**SOURCE EXTRACT**.
-- START --

After a super long day, we were beat and took the drive back to a cloudy and chilly Reykjavik. The entire area was cast in tones of dull grey. Our bus driver dropped us off at the local grocery supermarket chain, Krónan, where we joyfully scoped out local produce! While halal meat was nowhere to be found for me (there are a few halal restaurants in Reykjavik!), we did purchase snacks, fruit, and local cheese (oh boy, it is deliciously fresh and unlike any that I have tasted in the States!). Walking back to the hotel, I paid closer attention to Reykjavik’s local architecture: much more experimental for residential complexes than New York, each building differing from its adjoining neighbor. Playfully composed protruding facades, varying compositions of opaque wall and floor to ceiling glass, angled metal panels, and colorful glazing greeted me as we walked back to our hotel.


On Day 2, we embarked upon the Extreme Iceland tour. On this particular day, we experienced bright sun in the morning, shining brilliantly over the undulating landscape . Such a contrast between yesterday’s muted grey morning! This tour is several hours longer-be well rested!- and so I have done my best to summarize the highlights:


Skogafoss Waterfall: I captured this rainbow which disappeared within 90 seconds after its appearance. Note that it is easy to get soaked if you stand close as the rush of the falls is rather overwhelming. There is also an adjacent stone walkway you can climb up to obtain an encompassing view. The falls is a 200 ft drop, one of the largest in Iceland!


The drive to this beach along the southern coastline was totally worth it. It was pretty windy when we visited Reynisfjara Black Sand Beach. Not your typical beach. The sand gets its color from lava of a nearby dormant volcano. The roaring, high waves + wind create dynamic movement along the shore, so it is best to keep a distance and stay away from the water. There is also a shallow cave which makes the perfect backdrop for photography.

We drove by  Vatnajökull , the largest ice cap in Iceland, and the largest glacial mass in Europe! We also caught sight of  Mt. Hekla  (my first volcano!), and the glacier volcano of  Eyjafjallajokull , along our drive.

We drove by Vatnajökull, the largest ice cap in Iceland, and the largest glacial mass in Europe! We also caught sight of Mt. Hekla (my first volcano!), and the glacier volcano of Eyjafjallajokull, along our drive.


The beauty of Jokulsarlon Glacier lagoon was mesmerizing: my first time seeing icebergs! This is another personal favorite site. My mouth dropped in awe when our shuttle first pulled up to the site, because the scene is truly what I envisioned when dreaming of exotic Icelandic landscape. And, fun fact, the melting of glaciers at the Glacier Lagoon make it the deepest lake in Iceland. After taking in these sights by foot, we went sailing in the lagoon too! On board, the wind was crispy and freezing, but delightfully refreshing. Blue iceberg formations surrounded us. On board, I even held a remnant of Icelandic history in my hands: a piece of ice over 1,000 years old.


The nearby Diamond Beach contains chunks of ice that have floated down from the lagoon.

-- END --

**DATASET EXCERPTS**.
-- START --

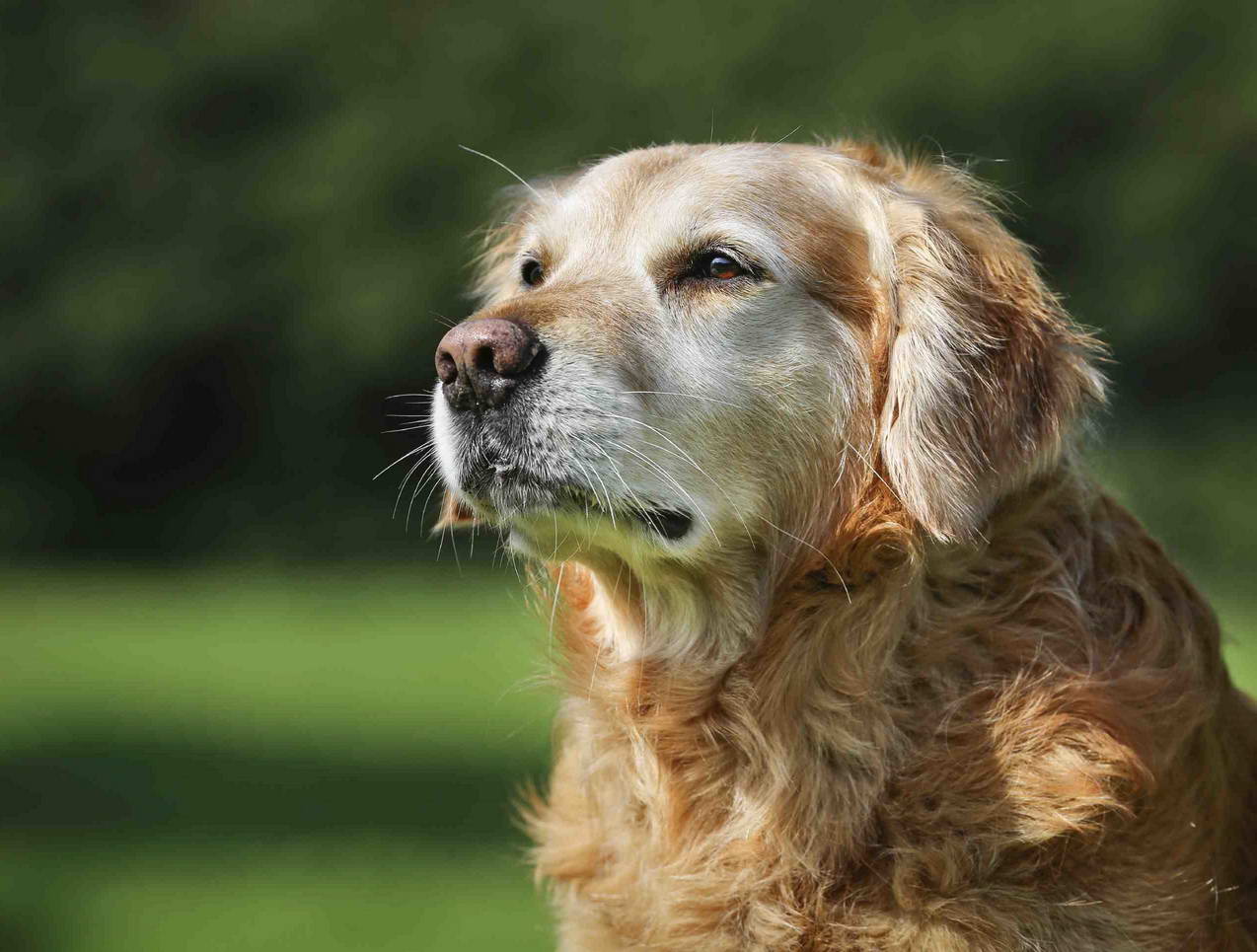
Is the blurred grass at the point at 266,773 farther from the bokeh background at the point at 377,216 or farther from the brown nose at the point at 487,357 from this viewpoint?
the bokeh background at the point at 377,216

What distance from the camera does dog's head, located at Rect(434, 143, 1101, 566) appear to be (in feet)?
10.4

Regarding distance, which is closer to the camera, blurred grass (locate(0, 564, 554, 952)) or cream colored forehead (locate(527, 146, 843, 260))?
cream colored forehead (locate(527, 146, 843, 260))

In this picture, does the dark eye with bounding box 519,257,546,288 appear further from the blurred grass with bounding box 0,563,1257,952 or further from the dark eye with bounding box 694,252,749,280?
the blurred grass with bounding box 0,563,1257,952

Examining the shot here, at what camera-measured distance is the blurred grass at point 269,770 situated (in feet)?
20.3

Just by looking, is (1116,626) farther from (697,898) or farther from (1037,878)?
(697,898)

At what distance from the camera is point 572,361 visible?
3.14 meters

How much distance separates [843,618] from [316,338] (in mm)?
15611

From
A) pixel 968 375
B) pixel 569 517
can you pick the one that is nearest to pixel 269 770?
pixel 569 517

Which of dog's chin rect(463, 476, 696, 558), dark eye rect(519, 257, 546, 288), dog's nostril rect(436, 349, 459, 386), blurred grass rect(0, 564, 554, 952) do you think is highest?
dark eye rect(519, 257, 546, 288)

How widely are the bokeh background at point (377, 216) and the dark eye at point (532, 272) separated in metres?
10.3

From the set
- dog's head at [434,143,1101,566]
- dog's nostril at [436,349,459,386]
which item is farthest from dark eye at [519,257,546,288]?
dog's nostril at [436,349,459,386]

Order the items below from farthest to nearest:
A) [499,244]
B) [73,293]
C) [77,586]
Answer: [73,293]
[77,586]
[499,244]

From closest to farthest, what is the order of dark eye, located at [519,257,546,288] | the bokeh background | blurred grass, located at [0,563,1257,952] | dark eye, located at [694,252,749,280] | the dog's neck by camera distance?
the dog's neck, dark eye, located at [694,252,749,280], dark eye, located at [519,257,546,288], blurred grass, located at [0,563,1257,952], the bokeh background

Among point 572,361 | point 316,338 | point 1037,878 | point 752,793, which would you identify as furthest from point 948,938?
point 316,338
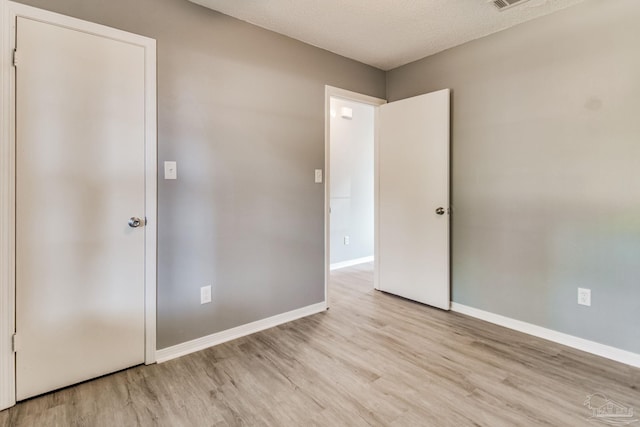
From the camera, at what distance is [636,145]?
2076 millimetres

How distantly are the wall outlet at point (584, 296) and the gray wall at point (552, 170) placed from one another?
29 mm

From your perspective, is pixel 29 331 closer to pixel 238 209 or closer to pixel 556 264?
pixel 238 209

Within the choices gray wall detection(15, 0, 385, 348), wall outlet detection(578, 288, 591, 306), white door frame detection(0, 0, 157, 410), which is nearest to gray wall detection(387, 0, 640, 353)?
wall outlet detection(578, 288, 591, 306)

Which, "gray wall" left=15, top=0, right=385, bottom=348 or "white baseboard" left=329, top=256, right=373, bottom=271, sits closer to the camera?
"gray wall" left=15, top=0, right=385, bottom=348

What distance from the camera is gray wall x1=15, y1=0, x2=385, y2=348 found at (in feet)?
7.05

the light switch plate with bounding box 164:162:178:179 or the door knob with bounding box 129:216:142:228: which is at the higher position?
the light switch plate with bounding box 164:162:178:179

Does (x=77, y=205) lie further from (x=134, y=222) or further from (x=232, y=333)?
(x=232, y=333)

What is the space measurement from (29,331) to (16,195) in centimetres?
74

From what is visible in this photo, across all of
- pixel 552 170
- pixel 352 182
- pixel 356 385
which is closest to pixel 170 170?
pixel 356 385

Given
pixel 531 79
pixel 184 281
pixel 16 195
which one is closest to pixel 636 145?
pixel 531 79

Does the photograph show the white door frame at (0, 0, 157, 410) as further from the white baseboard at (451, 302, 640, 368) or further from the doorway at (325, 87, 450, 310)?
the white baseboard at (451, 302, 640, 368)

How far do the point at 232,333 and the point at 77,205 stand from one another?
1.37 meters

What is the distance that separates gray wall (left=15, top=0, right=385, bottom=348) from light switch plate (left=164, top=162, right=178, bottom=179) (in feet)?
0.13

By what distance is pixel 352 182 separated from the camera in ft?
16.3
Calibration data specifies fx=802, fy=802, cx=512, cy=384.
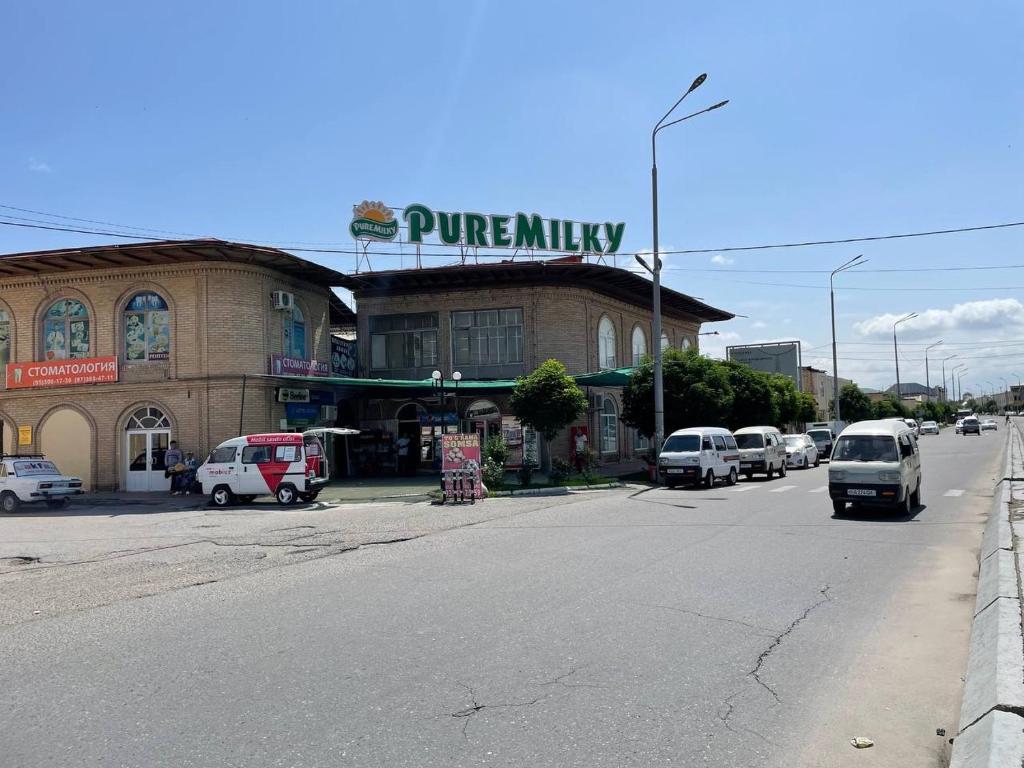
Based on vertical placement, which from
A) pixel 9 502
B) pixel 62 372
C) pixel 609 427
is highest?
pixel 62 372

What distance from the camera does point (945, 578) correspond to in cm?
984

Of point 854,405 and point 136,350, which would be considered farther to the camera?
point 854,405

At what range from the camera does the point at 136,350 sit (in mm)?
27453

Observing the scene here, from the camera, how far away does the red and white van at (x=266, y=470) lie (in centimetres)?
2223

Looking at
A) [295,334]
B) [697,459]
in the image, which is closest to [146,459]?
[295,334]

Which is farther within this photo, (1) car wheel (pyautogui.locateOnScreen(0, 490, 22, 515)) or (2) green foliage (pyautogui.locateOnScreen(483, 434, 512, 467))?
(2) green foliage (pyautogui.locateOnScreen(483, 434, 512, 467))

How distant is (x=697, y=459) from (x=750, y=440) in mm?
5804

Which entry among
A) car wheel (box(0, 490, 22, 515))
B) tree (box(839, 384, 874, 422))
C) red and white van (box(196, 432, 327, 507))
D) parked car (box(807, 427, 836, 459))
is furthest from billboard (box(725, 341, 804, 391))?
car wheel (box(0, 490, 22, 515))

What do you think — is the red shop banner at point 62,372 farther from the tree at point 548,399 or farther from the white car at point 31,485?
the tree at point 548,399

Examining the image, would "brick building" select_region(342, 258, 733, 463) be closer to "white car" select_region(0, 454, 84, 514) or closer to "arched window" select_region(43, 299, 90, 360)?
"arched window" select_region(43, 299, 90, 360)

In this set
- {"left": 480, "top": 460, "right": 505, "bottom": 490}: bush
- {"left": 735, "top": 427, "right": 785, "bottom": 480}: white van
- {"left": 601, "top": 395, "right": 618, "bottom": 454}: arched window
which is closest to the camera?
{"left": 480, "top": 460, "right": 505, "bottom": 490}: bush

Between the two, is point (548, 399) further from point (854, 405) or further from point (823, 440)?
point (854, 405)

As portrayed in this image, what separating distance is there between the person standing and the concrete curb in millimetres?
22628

-- END --

**TASK SET**.
**A)** In the Iceland travel account, what gives the sand at Reynisfjara Black Sand Beach its color?
**B)** Carry the Iceland travel account forward from its last sentence, about Diamond Beach.

**EXPECTED ANSWERS**.
**A)** Lava from a nearby dormant volcano gives the sand its color.

**B)**
We spent our evening in the town of Vik- a great spot for dinner, as there are a handful of food options (for vegetarians, or for those like myself who keep halal, fish sandwiches are a fresh choice and readily found in most cafes/restaurants I encountered!). There is also a really neat indoor store for Icelandic apparel. Wool hats, anyone? Pro tip, the weather changes in Iceland quite frequently. Pack for all seasons! Periods of rain followed by periods of sun were very frequent. It remained cold throughout our three days.

Courtesy of Jocelyne Jeannot

Courtesy of Jocelyne Jeannot

Seljalandsfoss: It was rainy and pitch black when we stopped by! The floodlights only lit up the cascading falls, as we approached the base. The main attraction of this falls is the ability to walk behind it! Given the time of day + weather conditions, we opted to stay on the main pedestrian path leading upto the face of the falls. I let the drizzling rain wash over me as I absorbed the rushing water in front of me.



While driving back to Reykjavik, we were informed at around 11:00 PM, that the Northern Lights were visible from the shuttle bus! It was rather hazy and difficult to see, but I thought I saw bits of yellow in the sky from our shuttle bus. After arriving back at Hotel Cabin, we geared up our cameras, threw on extra layers, and practically ran to the edge of the Atlantic, just a few minutes walk from the hotel. With minimal light pollution in the area, it seemed like the most obvious place to try and catch sight of the spectacle.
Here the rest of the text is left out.